I have been collecting textiles for over thirty years and have bought, traded and sold thousands of batiks. Recently I have been appreciating these mysterious and powerful textiles more and more and I think I am beginning to understand them. The most common are men’s headcloths about a metre square and rectangular cloths about a metre by two metres. They tend to be blue or less commonly red. I have examples of both in my collection.
They all have Arabic script; hence they are called calligraphic batiks. The Arabic writing is usually the basmallah or the shahadah. The basmallah is said before any big project: In the name of Allah, the Beneficent, the Merciful. The shahadah is the main tenet of Islam: There is no God but Allah, and Mohammad is His prophet.” The cloths are sacred and worn at rites of passage ceremonies. They are also powerful protection against harm.
Soldiers wear them. The red cloths symbolise courage and deflect bullets. Dead soldiers killed in battle were covered in the red batik shrouds on their way to the graveyard. Adam Malik, Indonesia’s first Vice-President after Independence, was covered with such a cloth during his lying in state before burial.
It is likely that these textiles were inspired by textiles from Islamic countries. Arabic calligraphy goes back at least a thousand years in Egypt and the Middle East, and Arab trade with Jambi in Sumatra had started by at least the 13th century. Indonesians on the haj pilgrimage to Mecca would have seen the basmallah and shahadah.
Ottoman Turkey had close links with Aceh and Jambi and Turkish influence is particularly evident in these batiks. The motif called tughra shows this most clearly: it is the formal signature of the Ottoman ruler as used on official documents formed by three central lines with two loops which appear like a rooster. It had supernatural power.
The dominating impression is of perfect symmetry and balance and reminds me of Mughal and Moorish architecture. Typically there are three borders, the middle band containing diamonds. An outer border of white lines provides an artificial fringe. The centre field is the main part, normally full of geometric designs and Arabic calligraphy. Sometimes birds, lions and horses in stylized calligraphic designs appear.

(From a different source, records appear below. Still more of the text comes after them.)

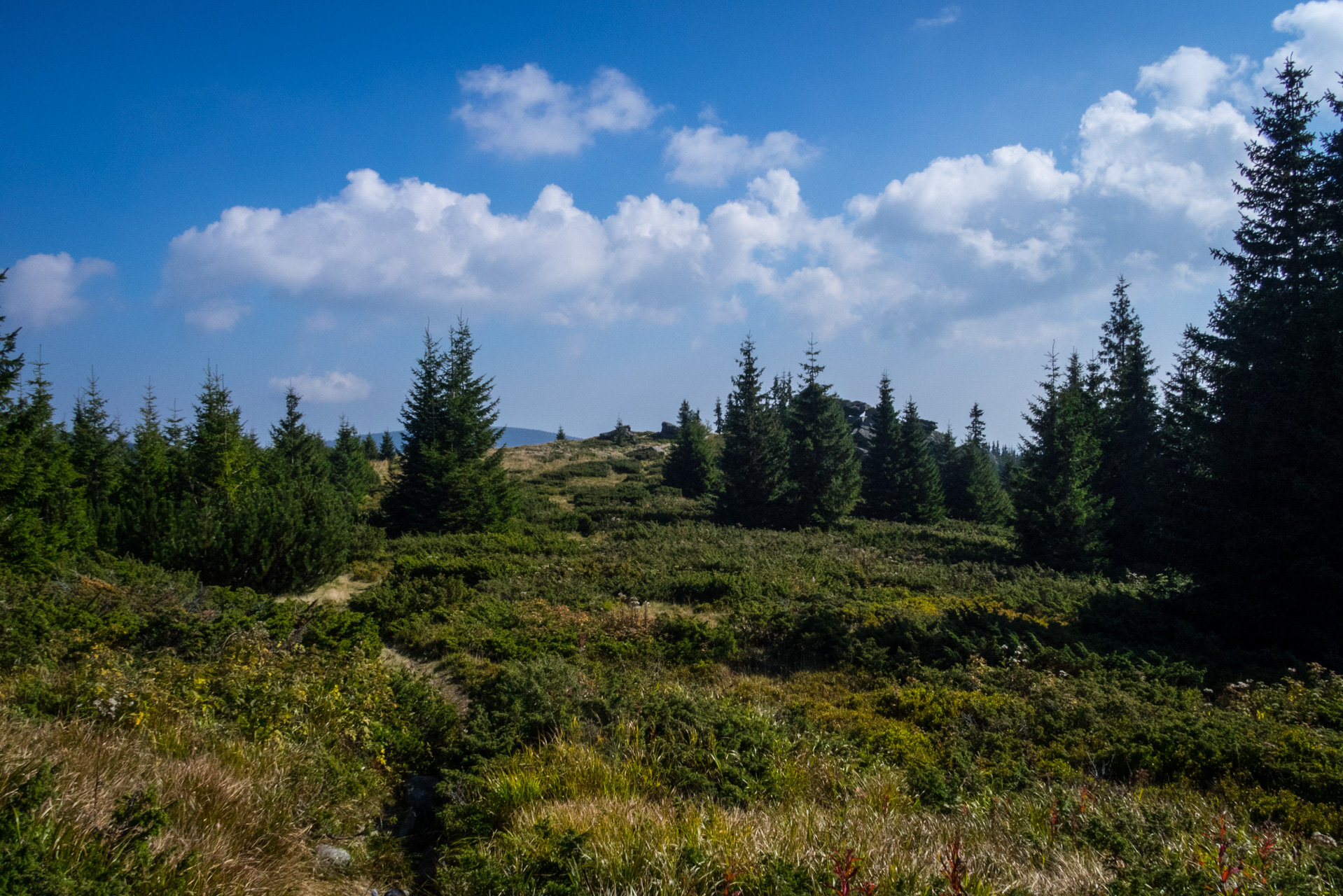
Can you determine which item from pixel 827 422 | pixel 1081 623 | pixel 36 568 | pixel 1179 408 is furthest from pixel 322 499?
pixel 1179 408

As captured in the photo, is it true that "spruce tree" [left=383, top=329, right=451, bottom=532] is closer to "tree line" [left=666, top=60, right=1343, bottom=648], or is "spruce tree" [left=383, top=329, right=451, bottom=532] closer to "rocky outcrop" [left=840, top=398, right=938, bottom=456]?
"tree line" [left=666, top=60, right=1343, bottom=648]

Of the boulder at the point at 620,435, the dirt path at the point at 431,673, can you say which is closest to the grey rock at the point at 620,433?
the boulder at the point at 620,435

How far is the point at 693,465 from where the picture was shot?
43.5m

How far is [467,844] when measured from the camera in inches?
171

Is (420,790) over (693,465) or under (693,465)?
under

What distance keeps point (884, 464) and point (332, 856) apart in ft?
123

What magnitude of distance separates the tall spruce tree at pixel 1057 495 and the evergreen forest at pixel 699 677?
0.16 metres

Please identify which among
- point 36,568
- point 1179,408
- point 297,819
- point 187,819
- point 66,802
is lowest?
point 297,819

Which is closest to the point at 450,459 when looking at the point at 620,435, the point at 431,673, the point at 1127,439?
the point at 431,673

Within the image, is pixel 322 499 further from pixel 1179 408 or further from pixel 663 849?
pixel 1179 408

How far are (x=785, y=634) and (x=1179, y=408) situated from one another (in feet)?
76.0

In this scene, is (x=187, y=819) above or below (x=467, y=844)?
above

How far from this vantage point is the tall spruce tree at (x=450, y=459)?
23.5 meters

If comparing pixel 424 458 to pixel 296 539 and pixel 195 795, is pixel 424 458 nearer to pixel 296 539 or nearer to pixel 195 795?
pixel 296 539
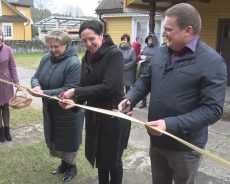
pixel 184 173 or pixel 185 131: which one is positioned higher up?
pixel 185 131

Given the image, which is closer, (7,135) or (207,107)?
(207,107)

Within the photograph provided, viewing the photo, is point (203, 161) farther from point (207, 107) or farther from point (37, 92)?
point (207, 107)

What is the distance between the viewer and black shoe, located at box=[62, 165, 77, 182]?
13.6 feet

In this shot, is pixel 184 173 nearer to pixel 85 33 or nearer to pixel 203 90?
pixel 203 90

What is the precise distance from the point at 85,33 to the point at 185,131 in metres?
1.32

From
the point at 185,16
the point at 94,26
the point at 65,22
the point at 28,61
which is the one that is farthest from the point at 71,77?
the point at 65,22

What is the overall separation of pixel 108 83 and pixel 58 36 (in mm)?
951

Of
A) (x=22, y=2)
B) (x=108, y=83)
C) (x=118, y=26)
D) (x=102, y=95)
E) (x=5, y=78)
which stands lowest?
(x=5, y=78)

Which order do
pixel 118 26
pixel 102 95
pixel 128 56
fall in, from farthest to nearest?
1. pixel 118 26
2. pixel 128 56
3. pixel 102 95

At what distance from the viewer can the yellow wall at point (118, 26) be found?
18.6 m

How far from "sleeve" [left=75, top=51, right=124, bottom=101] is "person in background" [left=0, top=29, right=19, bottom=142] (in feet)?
8.98

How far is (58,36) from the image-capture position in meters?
3.61

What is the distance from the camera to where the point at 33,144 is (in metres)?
5.34

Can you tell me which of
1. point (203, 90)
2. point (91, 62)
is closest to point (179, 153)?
point (203, 90)
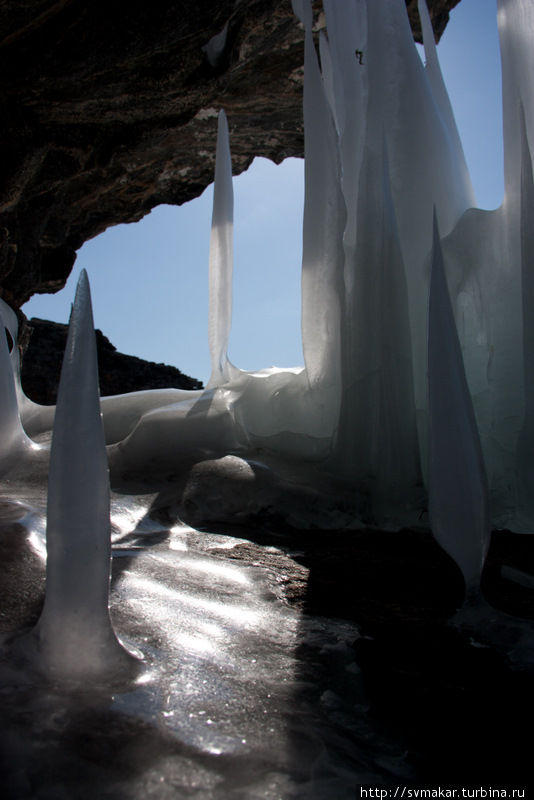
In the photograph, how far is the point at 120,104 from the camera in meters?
4.43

In Islam the Koran is the actual Word of God. Mohammad was not divine; he was the messenger. The Words of God are important and revered. The writing itself has immense significance even if it is not understood. The most pious act a Moslem can do is to read or write the Koran. Beautiful and skilful calligraphy allows those who cannot read or write and those of us who are not even Moslems to appreciate the perfection, presence and power of God.